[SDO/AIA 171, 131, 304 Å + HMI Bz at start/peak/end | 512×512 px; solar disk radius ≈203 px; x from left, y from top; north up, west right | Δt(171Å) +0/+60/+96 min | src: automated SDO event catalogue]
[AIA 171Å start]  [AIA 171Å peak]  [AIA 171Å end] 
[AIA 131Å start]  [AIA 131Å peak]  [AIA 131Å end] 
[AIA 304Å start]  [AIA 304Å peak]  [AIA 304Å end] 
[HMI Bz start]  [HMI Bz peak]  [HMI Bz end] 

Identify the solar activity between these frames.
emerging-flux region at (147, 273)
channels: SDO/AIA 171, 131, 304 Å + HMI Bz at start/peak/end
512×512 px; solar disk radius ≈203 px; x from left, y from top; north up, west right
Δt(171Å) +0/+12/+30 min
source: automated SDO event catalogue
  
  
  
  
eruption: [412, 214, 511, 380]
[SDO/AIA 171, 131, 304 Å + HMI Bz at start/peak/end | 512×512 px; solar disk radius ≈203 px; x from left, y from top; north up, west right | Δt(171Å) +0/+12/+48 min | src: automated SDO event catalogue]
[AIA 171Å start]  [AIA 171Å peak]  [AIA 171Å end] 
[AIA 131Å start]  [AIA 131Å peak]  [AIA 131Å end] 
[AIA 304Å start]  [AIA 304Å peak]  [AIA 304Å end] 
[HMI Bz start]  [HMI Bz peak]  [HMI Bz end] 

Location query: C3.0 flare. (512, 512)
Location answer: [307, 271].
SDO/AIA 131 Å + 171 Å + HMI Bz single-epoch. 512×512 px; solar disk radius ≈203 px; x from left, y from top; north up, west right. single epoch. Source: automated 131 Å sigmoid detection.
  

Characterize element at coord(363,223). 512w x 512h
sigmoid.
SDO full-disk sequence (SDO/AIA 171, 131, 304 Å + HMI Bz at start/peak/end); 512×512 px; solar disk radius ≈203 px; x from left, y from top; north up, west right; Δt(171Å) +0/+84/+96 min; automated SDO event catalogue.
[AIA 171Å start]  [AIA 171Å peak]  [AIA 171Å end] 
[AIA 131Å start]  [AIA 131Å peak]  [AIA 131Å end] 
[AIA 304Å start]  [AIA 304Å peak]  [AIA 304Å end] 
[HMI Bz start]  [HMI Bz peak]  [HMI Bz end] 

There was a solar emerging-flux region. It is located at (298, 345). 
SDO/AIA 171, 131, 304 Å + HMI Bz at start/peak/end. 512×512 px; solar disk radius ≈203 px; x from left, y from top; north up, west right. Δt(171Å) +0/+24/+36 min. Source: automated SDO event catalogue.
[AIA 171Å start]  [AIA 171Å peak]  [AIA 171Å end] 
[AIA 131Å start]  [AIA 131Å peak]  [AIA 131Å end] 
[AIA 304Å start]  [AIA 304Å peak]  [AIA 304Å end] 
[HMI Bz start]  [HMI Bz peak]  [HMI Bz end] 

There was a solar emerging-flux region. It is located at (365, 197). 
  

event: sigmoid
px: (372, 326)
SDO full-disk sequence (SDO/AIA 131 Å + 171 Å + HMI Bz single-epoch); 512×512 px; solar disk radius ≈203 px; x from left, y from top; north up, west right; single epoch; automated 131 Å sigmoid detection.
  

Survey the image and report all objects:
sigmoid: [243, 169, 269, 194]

####

◆ **Your objective**
Of the lines above, copy each one that contains the word "epoch".

◆ **Exercise response**
SDO/AIA 131 Å + 171 Å + HMI Bz single-epoch. 512×512 px; solar disk radius ≈203 px; x from left, y from top; north up, west right. single epoch. Source: automated 131 Å sigmoid detection.
SDO full-disk sequence (SDO/AIA 131 Å + 171 Å + HMI Bz single-epoch); 512×512 px; solar disk radius ≈203 px; x from left, y from top; north up, west right; single epoch; automated 131 Å sigmoid detection.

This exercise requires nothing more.